Long Single-Molecule Reads Can Resolve the Complexity of the Influenza Virus Composed of Rare, Closely Related Mutant Variants

RNA viruses represent the majority of emerging and re-emerging diseases that pose a significant risk to global health – including influenza, hantaviruses, Ebola virus, and Nipah virus. When compared to DNA viruses, RNA viruses have an especially robust adaptability and evolvability due to their high mutation rates and rapid replication cycles. Development of novel medications for the prevention and treatment of these diseases requires an understanding of the mutant variants that drive an RNA-virus’ resistance mechanisms. The long read length offered by single-molecule sequencing technologies allows each mutant variant to be sequenced in a single pass. However, complete profiling of all viral genomes within a mutant spectrum is not yet possible due to the high error rate embedded in analytical protocols.

In collaboration with Alexander Artyomenko (Georgia State University), Alex Zelikovsky (Georgia State University), Nicholas Wu (The Scripps Research Institute), and Ren Sun (UCLA), Serghei Mangul and Eleazar Eskin developed a novel method for accurately reconstructing viral variants from single-molecule reads. This approach, two Single Nucleotide Variants (2SNV), tolerates the high error rate of the single molecule protocol and uses linkage between single nucleotide variations to efficiently distinguish these mutant variations from read errors.

Overview of the 2SNV method. For more information, see our book chapter.

Any method for reconstructing viral variants from single-molecule reads must overcome low volume and high error rate of sequencing data, combined with very high similarity and very low frequency of viral variants. This challenge is similar to extraction of an extremely weak signal from very noisy background with signal-to-noise ratio approaching zero. However impossible this task may seem, a satisfactory solution can be based on distinguishing randomness of the noise from systematic signal repetition. With a high sensitivity and accuracy, 2SNV is anticipated to facilitate not only viral quasispecies reconstruction, but also other biological questions that require detection of rare haplotypes such as genetic diversity in cancer cell population, and monitoring B-cell and T-cell receptor repertoire.

We present 2SNV in a chapter of conference proceedings from the 2016 RECOMB meeting. To benchmark the sensitivity of 2SNV, we performed a single-molecule sequencing experiment on a sample containing a titrated level of known viral mutant variants. We tested 2SNV on a dataset comprised of PacBio reads from 10 independent clones, ranging from 1 to 13 mutations. These 10 clones were mixed at a geometric ratio with two-fold difference in occurrence frequency for consecutive clones starting with the maximum frequency of 50% and the minimum frequency of 0.1 %. Our method is able to accurately reconstruct clone with frequency of 0.2% and distinguish clones that differed in only two nucleotides distantly located on the genome. 2SNV outperforms existing methods for full-length viral mutant reconstruction.

For more information, see our book chapter, which is available for download through Springer Publications: http://link.springer.com/chapter/10.1007%2F978-3-319-31957-5_12.

In addition, the open source implementation of 2SNV, which was developed by Alexander Artyomenko, is freely available for download at http://alan.cs.gsu.edu/NGS/?q=content/2snv.

The full citation to our paper is: 

Artyomenko, Alexander; Wu, Nicholas C; Mangul, Serghei; Eskin, Eleazar; Sun, Ren; Zelikovsky, Alex

Long Single-Molecule Reads Can Resolve the Complexity of the Influenza Virus Composed of Rare, Closely Related Mutant Variants Book Chapter

In: Research in Computational Molecular Biology, pp. 164-175, Springer International Publishing, 2016.

Links | BibTeX

Overview of results using the 2SNV method. (a) 2SNV (orange) outperforms existing haplotype reconstruction tools (blue) in viral variant reconstruction. Using PacBio reads from 10 IAV clones, (b) the pairwise edit distance between clones given in a heat-map and (c) occurring frequency of clone types.
··········
Copy the 2SNV page from "We present 2SNV" up to and including "viral mutant reconstruction.", switching "PacBio" to "Oxford Nanopore". The items that come next have no connection to the 2SNV page.
··········
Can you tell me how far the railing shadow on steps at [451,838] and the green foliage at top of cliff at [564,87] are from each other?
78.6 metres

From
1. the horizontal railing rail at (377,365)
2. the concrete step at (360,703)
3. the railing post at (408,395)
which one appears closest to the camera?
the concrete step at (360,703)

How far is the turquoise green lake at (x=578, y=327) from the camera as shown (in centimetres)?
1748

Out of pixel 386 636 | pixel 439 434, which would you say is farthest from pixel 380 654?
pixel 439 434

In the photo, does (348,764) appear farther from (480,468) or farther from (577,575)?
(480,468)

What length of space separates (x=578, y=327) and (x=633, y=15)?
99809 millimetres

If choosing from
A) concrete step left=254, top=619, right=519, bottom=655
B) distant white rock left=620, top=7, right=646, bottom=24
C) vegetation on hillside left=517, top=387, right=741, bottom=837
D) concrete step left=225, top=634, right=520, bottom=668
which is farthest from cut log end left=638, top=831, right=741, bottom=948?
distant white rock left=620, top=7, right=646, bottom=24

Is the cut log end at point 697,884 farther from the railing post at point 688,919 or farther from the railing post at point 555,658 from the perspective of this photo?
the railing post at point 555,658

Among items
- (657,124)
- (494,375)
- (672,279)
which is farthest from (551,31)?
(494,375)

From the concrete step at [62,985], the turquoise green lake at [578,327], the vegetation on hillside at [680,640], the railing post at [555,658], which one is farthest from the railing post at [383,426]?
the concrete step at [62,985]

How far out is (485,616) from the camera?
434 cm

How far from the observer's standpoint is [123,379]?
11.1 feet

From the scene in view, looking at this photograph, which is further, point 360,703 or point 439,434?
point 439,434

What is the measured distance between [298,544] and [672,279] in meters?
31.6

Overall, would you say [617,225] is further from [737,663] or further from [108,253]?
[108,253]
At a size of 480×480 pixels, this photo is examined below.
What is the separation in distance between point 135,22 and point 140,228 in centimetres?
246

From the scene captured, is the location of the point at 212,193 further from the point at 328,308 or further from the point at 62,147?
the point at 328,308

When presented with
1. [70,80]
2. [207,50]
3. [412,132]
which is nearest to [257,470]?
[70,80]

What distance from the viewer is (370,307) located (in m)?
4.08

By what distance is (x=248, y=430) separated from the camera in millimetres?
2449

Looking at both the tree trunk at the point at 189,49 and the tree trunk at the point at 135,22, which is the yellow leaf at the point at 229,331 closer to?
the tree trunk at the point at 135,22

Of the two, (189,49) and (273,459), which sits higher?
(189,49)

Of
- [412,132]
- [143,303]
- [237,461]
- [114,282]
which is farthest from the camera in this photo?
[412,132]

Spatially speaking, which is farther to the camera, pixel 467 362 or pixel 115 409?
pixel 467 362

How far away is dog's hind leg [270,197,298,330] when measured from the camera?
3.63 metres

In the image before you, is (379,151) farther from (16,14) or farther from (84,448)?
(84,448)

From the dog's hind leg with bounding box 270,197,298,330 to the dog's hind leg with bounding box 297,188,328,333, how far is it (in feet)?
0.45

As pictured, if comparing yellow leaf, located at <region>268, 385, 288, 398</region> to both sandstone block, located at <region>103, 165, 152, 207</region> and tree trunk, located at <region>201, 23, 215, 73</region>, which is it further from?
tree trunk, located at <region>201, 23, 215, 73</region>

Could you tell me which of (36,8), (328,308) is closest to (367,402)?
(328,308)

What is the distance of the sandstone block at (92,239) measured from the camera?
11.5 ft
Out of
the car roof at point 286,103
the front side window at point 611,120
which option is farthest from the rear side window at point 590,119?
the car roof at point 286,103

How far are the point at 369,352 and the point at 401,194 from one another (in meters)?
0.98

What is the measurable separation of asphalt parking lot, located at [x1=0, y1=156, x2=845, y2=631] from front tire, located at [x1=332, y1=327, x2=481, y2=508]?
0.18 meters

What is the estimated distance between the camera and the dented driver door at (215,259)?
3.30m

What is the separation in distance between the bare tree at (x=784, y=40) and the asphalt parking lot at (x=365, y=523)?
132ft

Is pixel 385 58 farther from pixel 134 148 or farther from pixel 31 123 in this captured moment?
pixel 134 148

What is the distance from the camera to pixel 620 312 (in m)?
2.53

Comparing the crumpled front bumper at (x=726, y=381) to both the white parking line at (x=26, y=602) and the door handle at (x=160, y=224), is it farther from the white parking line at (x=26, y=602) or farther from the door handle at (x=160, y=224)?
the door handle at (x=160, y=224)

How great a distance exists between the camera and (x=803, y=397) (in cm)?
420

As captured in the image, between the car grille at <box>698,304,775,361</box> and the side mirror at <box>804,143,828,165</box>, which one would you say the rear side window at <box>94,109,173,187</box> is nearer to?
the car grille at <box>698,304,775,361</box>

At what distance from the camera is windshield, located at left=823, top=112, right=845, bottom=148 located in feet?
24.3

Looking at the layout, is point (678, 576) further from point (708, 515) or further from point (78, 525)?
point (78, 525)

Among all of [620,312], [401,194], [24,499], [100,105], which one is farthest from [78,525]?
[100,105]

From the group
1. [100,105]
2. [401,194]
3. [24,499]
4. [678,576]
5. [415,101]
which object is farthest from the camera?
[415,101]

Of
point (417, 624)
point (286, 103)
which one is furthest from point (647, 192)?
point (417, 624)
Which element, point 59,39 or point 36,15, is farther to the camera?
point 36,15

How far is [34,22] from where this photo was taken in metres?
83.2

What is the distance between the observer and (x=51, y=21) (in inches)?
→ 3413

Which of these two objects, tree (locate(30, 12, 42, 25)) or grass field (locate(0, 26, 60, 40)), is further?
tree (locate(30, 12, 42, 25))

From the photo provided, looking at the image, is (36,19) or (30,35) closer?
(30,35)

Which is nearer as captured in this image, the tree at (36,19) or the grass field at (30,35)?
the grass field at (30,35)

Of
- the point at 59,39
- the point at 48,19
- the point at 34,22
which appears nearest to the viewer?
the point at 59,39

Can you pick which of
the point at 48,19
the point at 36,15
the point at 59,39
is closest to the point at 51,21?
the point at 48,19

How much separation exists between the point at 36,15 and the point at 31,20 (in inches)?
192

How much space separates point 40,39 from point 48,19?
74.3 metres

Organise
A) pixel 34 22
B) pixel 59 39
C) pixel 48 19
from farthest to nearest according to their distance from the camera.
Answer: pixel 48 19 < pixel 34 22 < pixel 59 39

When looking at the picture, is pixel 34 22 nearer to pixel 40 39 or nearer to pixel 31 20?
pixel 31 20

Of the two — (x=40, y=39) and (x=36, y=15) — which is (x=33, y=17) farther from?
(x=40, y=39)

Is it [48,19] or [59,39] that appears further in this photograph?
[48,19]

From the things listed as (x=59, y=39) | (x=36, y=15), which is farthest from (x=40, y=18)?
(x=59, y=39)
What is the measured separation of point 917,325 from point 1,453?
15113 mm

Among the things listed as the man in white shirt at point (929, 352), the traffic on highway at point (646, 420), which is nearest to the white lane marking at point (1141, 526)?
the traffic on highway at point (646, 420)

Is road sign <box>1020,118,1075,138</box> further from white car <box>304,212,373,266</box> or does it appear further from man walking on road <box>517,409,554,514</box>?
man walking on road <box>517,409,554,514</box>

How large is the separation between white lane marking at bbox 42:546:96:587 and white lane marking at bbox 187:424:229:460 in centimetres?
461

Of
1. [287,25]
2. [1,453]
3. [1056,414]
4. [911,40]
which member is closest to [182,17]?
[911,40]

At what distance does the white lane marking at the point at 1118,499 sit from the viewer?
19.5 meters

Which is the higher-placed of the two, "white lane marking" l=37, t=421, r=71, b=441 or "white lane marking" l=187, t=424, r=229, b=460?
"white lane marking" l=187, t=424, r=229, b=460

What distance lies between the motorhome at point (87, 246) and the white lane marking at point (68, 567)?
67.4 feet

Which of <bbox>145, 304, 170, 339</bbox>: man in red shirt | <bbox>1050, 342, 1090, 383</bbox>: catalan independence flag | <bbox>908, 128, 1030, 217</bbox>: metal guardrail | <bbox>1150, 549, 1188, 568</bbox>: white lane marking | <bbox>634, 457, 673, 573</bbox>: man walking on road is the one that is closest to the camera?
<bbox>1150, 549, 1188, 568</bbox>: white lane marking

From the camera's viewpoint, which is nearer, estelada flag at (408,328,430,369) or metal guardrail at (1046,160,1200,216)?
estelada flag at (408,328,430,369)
··········
*ANSWER*.
We present 2SNV in a chapter of conference proceedings from the 2016 RECOMB meeting. To benchmark the sensitivity of 2SNV, we performed a single-molecule sequencing experiment on a sample containing a titrated level of known viral mutant variants. We tested 2SNV on a dataset comprised of Oxford Nanopore reads from 10 independent clones, ranging from 1 to 13 mutations. These 10 clones were mixed at a geometric ratio with two-fold difference in occurrence frequency for consecutive clones starting with the maximum frequency of 50% and the minimum frequency of 0.1 %. Our method is able to accurately reconstruct clone with frequency of 0.2% and distinguish clones that differed in only two nucleotides distantly located on the genome. 2SNV outperforms existing methods for full-length viral mutant reconstruction.